→ ABOUT THIS EXERCISE:
The entries below should be copied exactly and completely.
Segment Start: RECORDS SUPPLIED
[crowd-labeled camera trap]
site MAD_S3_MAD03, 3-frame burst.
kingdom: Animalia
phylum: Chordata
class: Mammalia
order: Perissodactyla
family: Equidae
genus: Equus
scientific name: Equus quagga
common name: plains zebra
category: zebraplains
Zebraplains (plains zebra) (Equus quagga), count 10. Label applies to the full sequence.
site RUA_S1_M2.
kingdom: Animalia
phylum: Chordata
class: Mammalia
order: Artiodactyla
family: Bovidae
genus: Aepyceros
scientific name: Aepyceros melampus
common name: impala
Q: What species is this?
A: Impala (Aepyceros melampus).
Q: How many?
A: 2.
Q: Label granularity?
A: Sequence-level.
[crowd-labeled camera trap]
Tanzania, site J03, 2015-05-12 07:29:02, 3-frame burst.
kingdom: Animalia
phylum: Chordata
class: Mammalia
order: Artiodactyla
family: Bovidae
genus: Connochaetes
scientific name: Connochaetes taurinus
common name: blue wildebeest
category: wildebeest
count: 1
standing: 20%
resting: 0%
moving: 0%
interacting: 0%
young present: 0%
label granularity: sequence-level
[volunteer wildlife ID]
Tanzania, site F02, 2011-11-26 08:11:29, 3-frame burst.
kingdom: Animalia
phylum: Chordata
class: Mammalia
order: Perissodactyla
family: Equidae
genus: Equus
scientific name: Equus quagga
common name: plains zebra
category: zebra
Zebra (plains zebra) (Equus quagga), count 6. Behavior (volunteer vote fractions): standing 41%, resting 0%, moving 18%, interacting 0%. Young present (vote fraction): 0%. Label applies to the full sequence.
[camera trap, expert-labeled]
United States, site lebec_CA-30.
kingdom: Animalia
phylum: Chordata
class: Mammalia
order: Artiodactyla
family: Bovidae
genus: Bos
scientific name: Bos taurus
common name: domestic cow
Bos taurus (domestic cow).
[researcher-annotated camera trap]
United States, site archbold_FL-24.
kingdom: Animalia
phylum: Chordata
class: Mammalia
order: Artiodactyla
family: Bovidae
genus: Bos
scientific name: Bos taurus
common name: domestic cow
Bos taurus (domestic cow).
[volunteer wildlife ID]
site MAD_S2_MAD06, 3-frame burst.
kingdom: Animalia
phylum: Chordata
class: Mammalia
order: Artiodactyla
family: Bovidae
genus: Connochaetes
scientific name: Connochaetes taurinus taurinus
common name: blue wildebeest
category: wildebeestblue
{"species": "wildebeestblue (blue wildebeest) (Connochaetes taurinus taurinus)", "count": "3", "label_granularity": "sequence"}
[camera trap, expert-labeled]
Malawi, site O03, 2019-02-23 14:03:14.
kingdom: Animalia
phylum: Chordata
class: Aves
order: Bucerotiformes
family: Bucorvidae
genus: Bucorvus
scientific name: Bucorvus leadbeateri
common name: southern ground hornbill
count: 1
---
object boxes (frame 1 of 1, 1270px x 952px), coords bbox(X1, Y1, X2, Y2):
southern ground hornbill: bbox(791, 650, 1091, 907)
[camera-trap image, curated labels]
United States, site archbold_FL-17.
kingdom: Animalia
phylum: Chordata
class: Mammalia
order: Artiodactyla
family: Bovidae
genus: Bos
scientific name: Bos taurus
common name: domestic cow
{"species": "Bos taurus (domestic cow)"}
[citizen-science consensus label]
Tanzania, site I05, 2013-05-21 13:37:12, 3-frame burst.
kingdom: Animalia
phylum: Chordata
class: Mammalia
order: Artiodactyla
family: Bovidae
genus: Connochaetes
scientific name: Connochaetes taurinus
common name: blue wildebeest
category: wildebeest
Segment End: RECORDS SUPPLIED
→ ANSWER TO THIS PROBLEM:
[crowd-labeled camera trap]
site MAD_S3_MAD03, 3-frame burst.
kingdom: Animalia
phylum: Chordata
class: Mammalia
order: Perissodactyla
family: Equidae
genus: Equus
scientific name: Equus quagga
common name: plains zebra
category: zebraplains
Zebraplains (plains zebra) (Equus quagga), count 10. Label applies to the full sequence.
site RUA_S1_M2.
kingdom: Animalia
phylum: Chordata
class: Mammalia
order: Artiodactyla
family: Bovidae
genus: Aepyceros
scientific name: Aepyceros melampus
common name: impala
Q: What species is this?
A: Impala (Aepyceros melampus).
Q: How many?
A: 2.
Q: Label granularity?
A: Sequence-level.
[crowd-labeled camera trap]
Tanzania, site J03, 2015-05-12 07:29:02, 3-frame burst.
kingdom: Animalia
phylum: Chordata
class: Mammalia
order: Artiodactyla
family: Bovidae
genus: Connochaetes
scientific name: Connochaetes taurinus
common name: blue wildebeest
category: wildebeest
count: 1
standing: 20%
resting: 0%
moving: 0%
interacting: 0%
young present: 0%
label granularity: sequence-level
[volunteer wildlife ID]
Tanzania, site F02, 2011-11-26 08:11:29, 3-frame burst.
kingdom: Animalia
phylum: Chordata
class: Mammalia
order: Perissodactyla
family: Equidae
genus: Equus
scientific name: Equus quagga
common name: plains zebra
category: zebra
Zebra (plains zebra) (Equus quagga), count 6. Behavior (volunteer vote fractions): standing 41%, resting 0%, moving 18%, interacting 0%. Young present (vote fraction): 0%. Label applies to the full sequence.
[camera trap, expert-labeled]
United States, site lebec_CA-30.
kingdom: Animalia
phylum: Chordata
class: Mammalia
order: Artiodactyla
family: Bovidae
genus: Bos
scientific name: Bos taurus
common name: domestic cow
Bos taurus (domestic cow).
[researcher-annotated camera trap]
United States, site archbold_FL-24.
kingdom: Animalia
phylum: Chordata
class: Mammalia
order: Artiodactyla
family: Bovidae
genus: Bos
scientific name: Bos taurus
common name: domestic cow
Bos taurus (domestic cow).
[volunteer wildlife ID]
site MAD_S2_MAD06, 3-frame burst.
kingdom: Animalia
phylum: Chordata
class: Mammalia
order: Artiodactyla
family: Bovidae
genus: Connochaetes
scientific name: Connochaetes taurinus taurinus
common name: blue wildebeest
category: wildebeestblue
{"species": "wildebeestblue (blue wildebeest) (Connochaetes taurinus taurinus)", "count": "3", "label_granularity": "sequence"}
[camera trap, expert-labeled]
Malawi, site O03, 2019-02-23 14:03:14.
kingdom: Animalia
phylum: Chordata
class: Aves
order: Bucerotiformes
family: Bucorvidae
genus: Bucorvus
scientific name: Bucorvus leadbeateri
common name: southern ground hornbill
count: 1
---
object boxes (frame 1 of 1, 1270px x 952px), coords bbox(X1, Y1, X2, Y2):
southern ground hornbill: bbox(791, 650, 1091, 907)
[camera-trap image, curated labels]
United States, site archbold_FL-17.
kingdom: Animalia
phylum: Chordata
class: Mammalia
order: Artiodactyla
family: Bovidae
genus: Bos
scientific name: Bos taurus
common name: domestic cow
{"species": "Bos taurus (domestic cow)"}
[citizen-science consensus label]
Tanzania, site I05, 2013-05-21 13:37:12, 3-frame burst.
kingdom: Animalia
phylum: Chordata
class: Mammalia
order: Artiodactyla
family: Bovidae
genus: Connochaetes
scientific name: Connochaetes taurinus
common name: blue wildebeest
category: wildebeest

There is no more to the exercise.